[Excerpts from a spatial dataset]
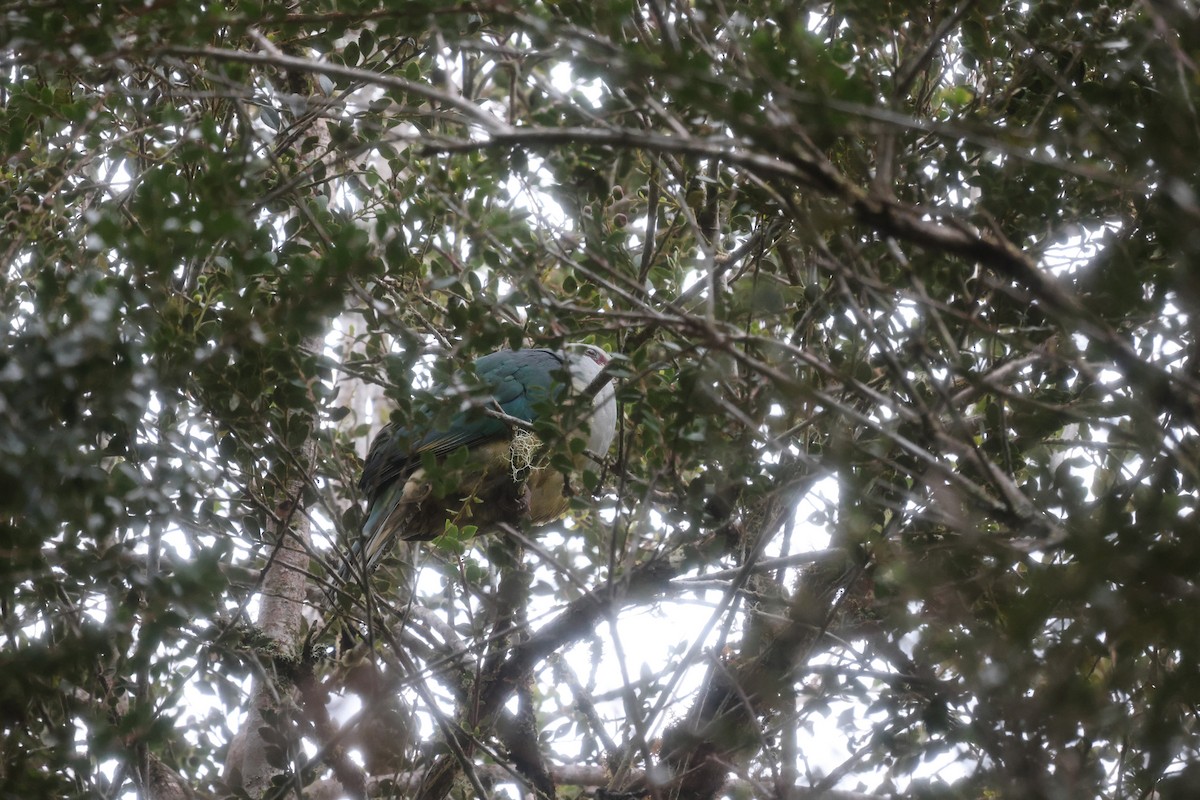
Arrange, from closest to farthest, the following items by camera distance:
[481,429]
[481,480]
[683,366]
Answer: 1. [683,366]
2. [481,480]
3. [481,429]

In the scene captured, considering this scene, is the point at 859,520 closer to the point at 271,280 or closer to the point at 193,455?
the point at 193,455

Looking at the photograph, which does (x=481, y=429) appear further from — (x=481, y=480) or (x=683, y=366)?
(x=683, y=366)

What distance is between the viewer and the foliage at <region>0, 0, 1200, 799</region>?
5.06ft

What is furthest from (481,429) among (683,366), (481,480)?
(683,366)

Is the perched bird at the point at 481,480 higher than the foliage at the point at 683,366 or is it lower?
higher

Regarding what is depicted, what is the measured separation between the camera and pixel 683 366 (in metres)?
2.55

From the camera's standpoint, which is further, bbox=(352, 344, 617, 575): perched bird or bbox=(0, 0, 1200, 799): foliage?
bbox=(352, 344, 617, 575): perched bird

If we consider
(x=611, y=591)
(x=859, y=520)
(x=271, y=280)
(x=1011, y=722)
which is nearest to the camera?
(x=1011, y=722)

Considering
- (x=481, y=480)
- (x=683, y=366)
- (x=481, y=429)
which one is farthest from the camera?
(x=481, y=429)

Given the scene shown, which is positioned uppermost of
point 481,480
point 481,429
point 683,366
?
point 481,429

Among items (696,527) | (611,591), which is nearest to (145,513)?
(611,591)

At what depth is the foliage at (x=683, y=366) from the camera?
1.54 m

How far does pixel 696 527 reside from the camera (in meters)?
2.33

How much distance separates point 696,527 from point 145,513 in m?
1.18
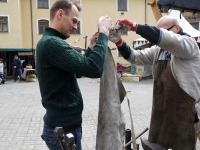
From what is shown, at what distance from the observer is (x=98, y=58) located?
2014 mm

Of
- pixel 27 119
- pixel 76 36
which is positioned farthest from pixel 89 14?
pixel 27 119

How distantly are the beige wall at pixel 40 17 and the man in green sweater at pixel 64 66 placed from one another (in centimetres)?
2187

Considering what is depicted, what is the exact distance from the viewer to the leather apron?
9.13 ft

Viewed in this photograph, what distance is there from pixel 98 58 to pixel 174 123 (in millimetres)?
1243

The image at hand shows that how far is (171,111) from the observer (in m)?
2.88

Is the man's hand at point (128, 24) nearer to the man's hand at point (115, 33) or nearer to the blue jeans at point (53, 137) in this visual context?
the man's hand at point (115, 33)

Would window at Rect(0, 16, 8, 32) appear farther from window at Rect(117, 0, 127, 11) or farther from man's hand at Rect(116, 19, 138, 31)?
man's hand at Rect(116, 19, 138, 31)

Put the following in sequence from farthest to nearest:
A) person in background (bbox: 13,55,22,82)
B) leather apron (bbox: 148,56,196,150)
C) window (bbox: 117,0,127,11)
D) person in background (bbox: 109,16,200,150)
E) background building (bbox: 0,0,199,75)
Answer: window (bbox: 117,0,127,11) < background building (bbox: 0,0,199,75) < person in background (bbox: 13,55,22,82) < leather apron (bbox: 148,56,196,150) < person in background (bbox: 109,16,200,150)

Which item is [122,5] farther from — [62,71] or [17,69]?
[62,71]

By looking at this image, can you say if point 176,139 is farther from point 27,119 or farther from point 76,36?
point 76,36

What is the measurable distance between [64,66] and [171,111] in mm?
1290

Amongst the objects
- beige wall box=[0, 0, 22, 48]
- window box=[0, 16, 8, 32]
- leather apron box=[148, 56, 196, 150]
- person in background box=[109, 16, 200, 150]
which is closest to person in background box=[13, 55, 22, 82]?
beige wall box=[0, 0, 22, 48]

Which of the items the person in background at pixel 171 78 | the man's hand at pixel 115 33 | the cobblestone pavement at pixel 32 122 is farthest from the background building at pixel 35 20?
the man's hand at pixel 115 33

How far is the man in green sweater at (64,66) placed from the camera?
2.01 m
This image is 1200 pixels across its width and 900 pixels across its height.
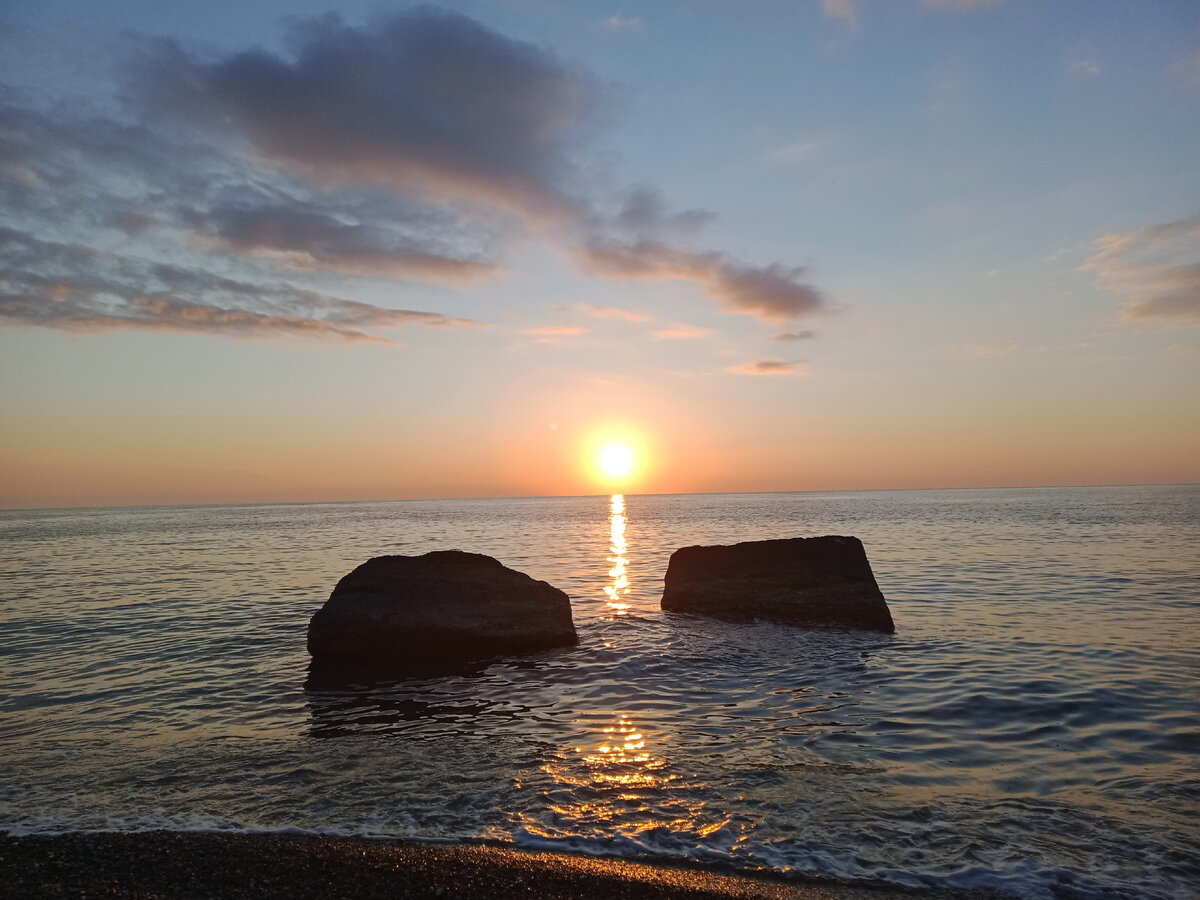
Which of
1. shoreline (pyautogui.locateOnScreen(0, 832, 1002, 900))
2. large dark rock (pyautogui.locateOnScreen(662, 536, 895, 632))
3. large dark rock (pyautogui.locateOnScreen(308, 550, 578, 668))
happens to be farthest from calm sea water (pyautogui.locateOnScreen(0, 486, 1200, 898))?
large dark rock (pyautogui.locateOnScreen(662, 536, 895, 632))

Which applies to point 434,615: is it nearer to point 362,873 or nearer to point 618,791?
point 618,791

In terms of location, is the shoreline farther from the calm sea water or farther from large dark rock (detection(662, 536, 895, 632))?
large dark rock (detection(662, 536, 895, 632))

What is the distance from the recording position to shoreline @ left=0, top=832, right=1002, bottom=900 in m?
5.45

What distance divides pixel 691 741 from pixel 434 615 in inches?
287

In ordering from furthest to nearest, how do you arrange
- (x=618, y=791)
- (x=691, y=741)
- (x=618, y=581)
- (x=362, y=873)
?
(x=618, y=581) → (x=691, y=741) → (x=618, y=791) → (x=362, y=873)

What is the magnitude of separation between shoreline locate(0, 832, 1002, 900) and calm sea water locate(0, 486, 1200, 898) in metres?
0.30

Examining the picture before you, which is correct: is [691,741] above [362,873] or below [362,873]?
below

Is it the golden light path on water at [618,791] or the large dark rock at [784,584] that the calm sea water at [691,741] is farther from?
the large dark rock at [784,584]

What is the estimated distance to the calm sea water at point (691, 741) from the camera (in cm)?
657

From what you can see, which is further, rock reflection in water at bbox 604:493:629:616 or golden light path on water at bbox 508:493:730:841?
rock reflection in water at bbox 604:493:629:616

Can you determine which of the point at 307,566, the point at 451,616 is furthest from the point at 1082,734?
the point at 307,566

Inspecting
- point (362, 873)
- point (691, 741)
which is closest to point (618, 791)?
point (691, 741)

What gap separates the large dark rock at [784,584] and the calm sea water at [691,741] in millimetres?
1105

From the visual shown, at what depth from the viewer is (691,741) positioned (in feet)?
30.2
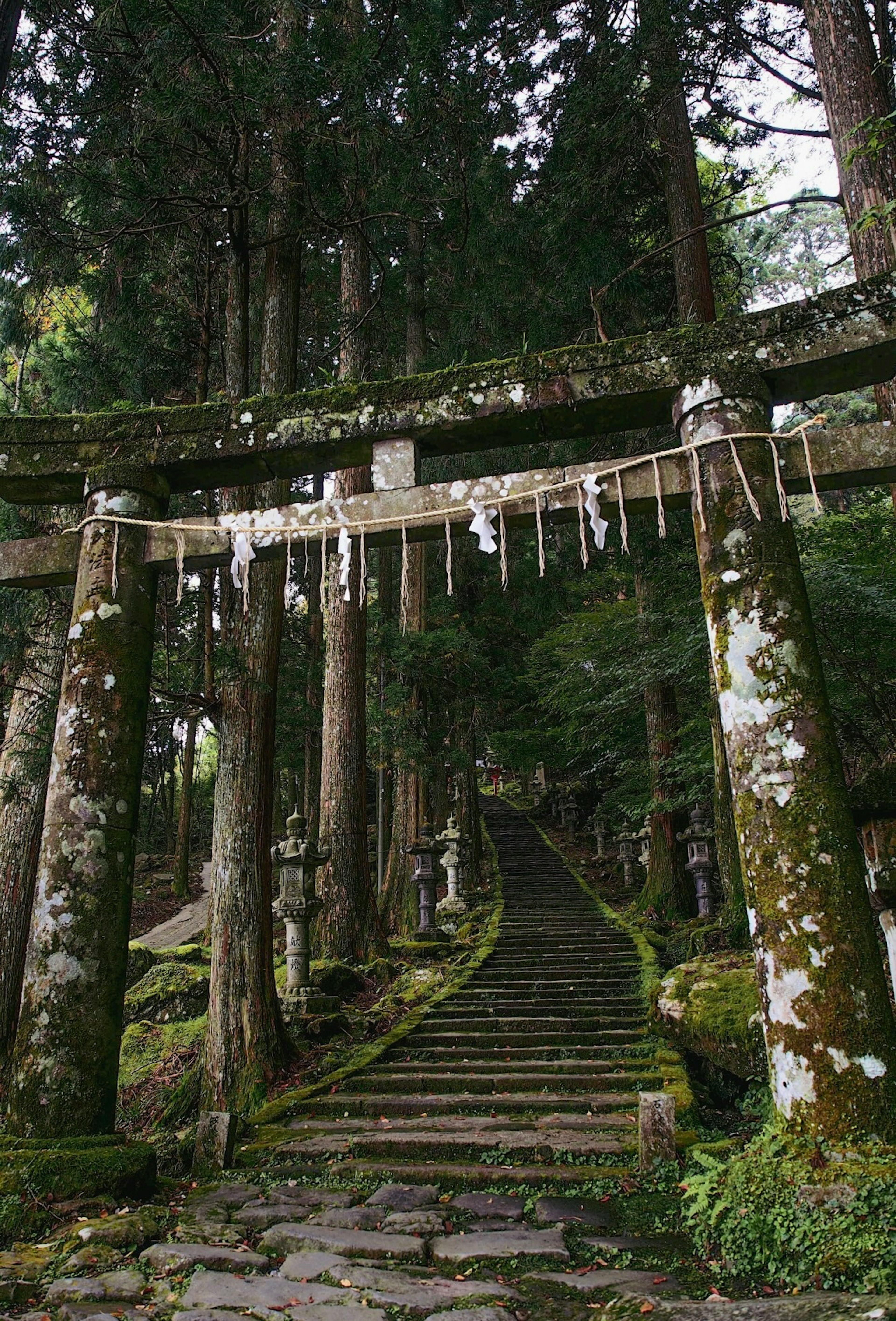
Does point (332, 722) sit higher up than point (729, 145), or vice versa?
point (729, 145)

§ **Written problem**
Replace every "foliage" in the material with "greenery" and reproduce the rest unchanged. Leave the pictures out of your answer.

§ **Expected answer**
Arrange, from closest to farthest, the following items by camera distance:
[481,429]
[481,480]
[683,366]
Answer: 1. [683,366]
2. [481,480]
3. [481,429]

In the scene captured, considering this scene, is the point at 859,520 closer to the point at 271,280 or closer to the point at 193,455?
the point at 193,455

Looking at the photograph, which does (x=481, y=429) appear further from — (x=481, y=480) or (x=683, y=366)?
(x=683, y=366)

What distance is between the viewer and the greenery at <region>0, 0, 1200, 799</region>?
5.06ft

What is furthest from (481,429) among (683,366), (481,480)?
(683,366)

Is the perched bird at the point at 481,480 higher than the greenery at the point at 683,366 or is it lower?
higher

Regarding what is depicted, what is the measured separation between the camera and pixel 683 366 (in metres)?
2.55

From the camera's standpoint, which is further, bbox=(352, 344, 617, 575): perched bird or bbox=(0, 0, 1200, 799): greenery?
bbox=(352, 344, 617, 575): perched bird

If we consider
(x=611, y=591)
(x=859, y=520)
(x=271, y=280)
(x=1011, y=722)
which is nearest to the camera?
(x=1011, y=722)

Considering
- (x=481, y=480)
- (x=683, y=366)
- (x=481, y=429)
which one is farthest from the camera?
(x=481, y=429)

Given the scene shown, which is positioned uppermost of
point 481,480
point 481,429
point 683,366
?
point 481,429

Among items (696,527) | (611,591), which is nearest to (145,513)?
(611,591)

At what depth is the greenery at (x=683, y=366) from the camera?
1.54 m

How far does pixel 696 527 reside from the camera (in meters)?
2.33

How much distance separates point 696,527 from point 145,513 in m?
1.18
From what is shown, at what distance from the observer is (x=98, y=58) located?
2014 mm

Of
- pixel 27 119
- pixel 76 36
which is positioned farthest from pixel 89 14?
pixel 27 119

How distantly are the beige wall at pixel 40 17 and the man in green sweater at pixel 64 66 placed from one another (in centimetres)?
2187

Considering what is depicted, what is the exact distance from the viewer to the leather apron?
9.13 ft

Viewed in this photograph, what distance is there from pixel 98 58 to pixel 174 123 (in millimetres)?
1243

The image at hand shows that how far is (171,111) from the observer (in m)?
2.88

Is the man's hand at point (128, 24) nearer to the man's hand at point (115, 33) or nearer to the blue jeans at point (53, 137) in this visual context?
the man's hand at point (115, 33)

Would window at Rect(0, 16, 8, 32) appear farther from window at Rect(117, 0, 127, 11) or farther from man's hand at Rect(116, 19, 138, 31)?
man's hand at Rect(116, 19, 138, 31)

Put the following in sequence from farthest to nearest:
A) person in background (bbox: 13,55,22,82)
B) leather apron (bbox: 148,56,196,150)
C) window (bbox: 117,0,127,11)
D) person in background (bbox: 109,16,200,150)
E) background building (bbox: 0,0,199,75)
Answer: window (bbox: 117,0,127,11) < background building (bbox: 0,0,199,75) < person in background (bbox: 13,55,22,82) < leather apron (bbox: 148,56,196,150) < person in background (bbox: 109,16,200,150)

Which item is [122,5] farther from — [62,71] or [17,69]?
[62,71]

By looking at this image, can you say if point 176,139 is farther from point 27,119 or farther from point 76,36?
point 76,36

What is the measurable distance between [64,66] and [171,111] in mm?
1290

Amongst the objects
- beige wall box=[0, 0, 22, 48]
- window box=[0, 16, 8, 32]
- leather apron box=[148, 56, 196, 150]
- person in background box=[109, 16, 200, 150]
which is closest to person in background box=[13, 55, 22, 82]?
beige wall box=[0, 0, 22, 48]

Which of the items the person in background at pixel 171 78 | the man's hand at pixel 115 33 | the cobblestone pavement at pixel 32 122 is farthest from the background building at pixel 35 20?
the man's hand at pixel 115 33

How far is the man in green sweater at (64,66) placed from the camera?
2.01 m
This image is 1200 pixels across its width and 900 pixels across its height.
Which of
1. shoreline (pyautogui.locateOnScreen(0, 832, 1002, 900))
2. large dark rock (pyautogui.locateOnScreen(662, 536, 895, 632))
3. large dark rock (pyautogui.locateOnScreen(308, 550, 578, 668))
happens to be farthest from calm sea water (pyautogui.locateOnScreen(0, 486, 1200, 898))?
large dark rock (pyautogui.locateOnScreen(662, 536, 895, 632))

Which applies to point 434,615: is it nearer to point 362,873 or nearer to point 618,791?
point 618,791

In terms of location, is the shoreline farther from the calm sea water or farther from large dark rock (detection(662, 536, 895, 632))?
large dark rock (detection(662, 536, 895, 632))

What is the distance from the recording position to shoreline @ left=0, top=832, right=1002, bottom=900 in m?
5.45

What distance divides pixel 691 741 from pixel 434 615 in inches?
287

In ordering from furthest to nearest, how do you arrange
- (x=618, y=791)
- (x=691, y=741)
- (x=618, y=581)
- (x=362, y=873)
?
(x=618, y=581) → (x=691, y=741) → (x=618, y=791) → (x=362, y=873)

What is the magnitude of separation between shoreline locate(0, 832, 1002, 900) and calm sea water locate(0, 486, 1200, 898) in metres?
0.30

Examining the picture before you, which is correct: is [691,741] above [362,873] or below [362,873]?
below

Is it the golden light path on water at [618,791] or the large dark rock at [784,584] that the calm sea water at [691,741] is farther from?
the large dark rock at [784,584]

What is the estimated distance to the calm sea water at point (691, 741) from the camera (in cm)?
657

From what you can see, which is further, rock reflection in water at bbox 604:493:629:616 or golden light path on water at bbox 508:493:730:841?
rock reflection in water at bbox 604:493:629:616

Can you determine which of the point at 307,566, the point at 451,616 is furthest from the point at 1082,734?
the point at 307,566

Inspecting
- point (362, 873)
- point (691, 741)
which is closest to point (618, 791)?
point (691, 741)

What gap separates the large dark rock at [784,584] and the calm sea water at [691,741] in millimetres?
1105

From the visual shown, at what depth from the viewer is (691,741) positioned (in feet)?
30.2
Does point (332, 722) sit higher up than point (729, 145), or vice versa?
point (729, 145)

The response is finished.